Though the evidence regarding the efficacy of the HPV vaccines to this point has centered on the prevention of HPV infection and diseases in girls and women, the data presented by Giuliano et al. in this issue of the Journal (pages 401–411) affirm the potential for HPV vaccines to prevent related disease in boys and men. The investigators report the efficacy of the quadrivalent HPV vaccine in preventing infections with the HPV types included in the vaccine, as well as external genital lesions, primarily genital warts, in young men 16 to 26 years of age.”

These data informed the 2009 approval by the Food and Drug Administration (FDA) of the quadrivalent HPV vaccine for the prevention of genital warts in young men in the United States and the subsequent recommendation from the Advisory Committee on Immunization Practices (ACIP), which advises the Centers for Disease Control and Prevention (CDC), for the permissive use of the vaccine in boys and young men 9 to 26 years of age. The ACIP stopped short of supporting routine HPV vaccination of adolescent boys, even though routine vaccination of girls between the ages of 11 and 12 years (and as early as 9 years) has been recommended since 2007. However, the committee did recommend financial coverage by the CDC Vaccines for Children program for eligible boys 18 years of age or younger. Since these decisions were made, newer data have shown that the quadrivalent HPV vaccine is effective in preventing anal intraepithelial neoplasia, a precursor to anal cancer, in men, particularly in men who have sex with men. Q, the basis of this new evidence, the FDA recently approved the expanded use of the quadrivalent vaccine to include the prevention of anal lesions and cancer in people of both sexes, a decision that has reignited the debate over routine HPV vaccination of young men.”

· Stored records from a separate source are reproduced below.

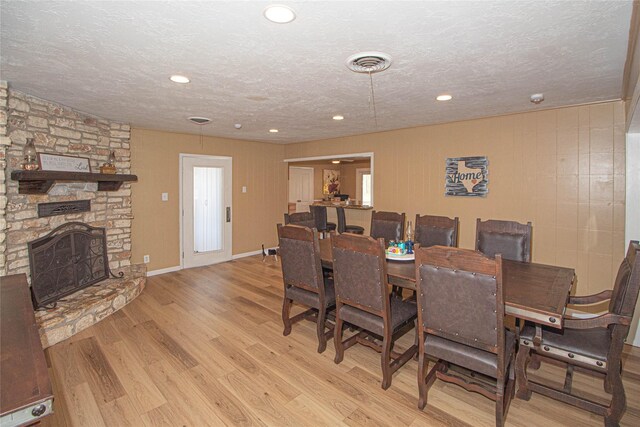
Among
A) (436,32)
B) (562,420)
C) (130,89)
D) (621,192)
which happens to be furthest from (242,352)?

The report by Giuliano et al. undoubtedly gives us cause to celebrate the extraordinary potential for HPV vaccination to improve health in both women and men. And although enthusiasm for universal vaccination may initially be tempered by uncertainties about the vaccine’s safety, efficacy, and duration of protection (as well as its uptake, acceptability, and cost), many of these factors could very well change in the future. For example, the cost effectiveness profile of routine vaccination of young men will improve if the evidence of efficacy continues to mount, the vaccine price declines, or coverage among girls and women remains low.

Paper of the Month January 2011

Highly effective generic adjuvant systems for orphan or poverty-related vaccines

Vaccine, 29(5):873-7


Rao M, Peachman KK, Li Q, Matyas GR, Shivachandra SB, Borschel R, Morthole VI, Fernandez-Prada C, Alving CR, Rao VB


One of the most difficult challenges in vaccine development is the process of adjuvant selection. In addition to potency, the adjuvant must be safe, optimize the immune response, contain easily available materials, and be relatively inexpensive and easy to manufacture. One approach in the past has been to compare multiple adjuvant systems for safety and potency in small animal models but their predictive value is often poor and might even conflict with data from human trials. In this study we examined a new algorithm in which seven adjuvant systems were compared for efficacy and potency using a single antigen, the protective antigen from Bacillus anthracis, in nonhuman primates (NHPs). We selected the formulations that are generic, easy to manufacture, likely to be safe, and might be useful for development of vaccines against difficult, neglected, or infrequent diseases. We found that the most successful adjuvant systems were those that included liposomes containing generic monophosphoryl lipid A (MPLA). In fact, the formulation that elicited the highest antigen-specific and lethal toxin neutralizing titers reported to date was the one in which liposomes containing generic MPLA were simply mixed with the antigen. This study shows that the NHP model is attractive as a primary alternative to small animal models to select new and superior adjuvants and that the generic liposomal MPLA adjuvant system might be safely and easily employed with numerous human vaccine formulations.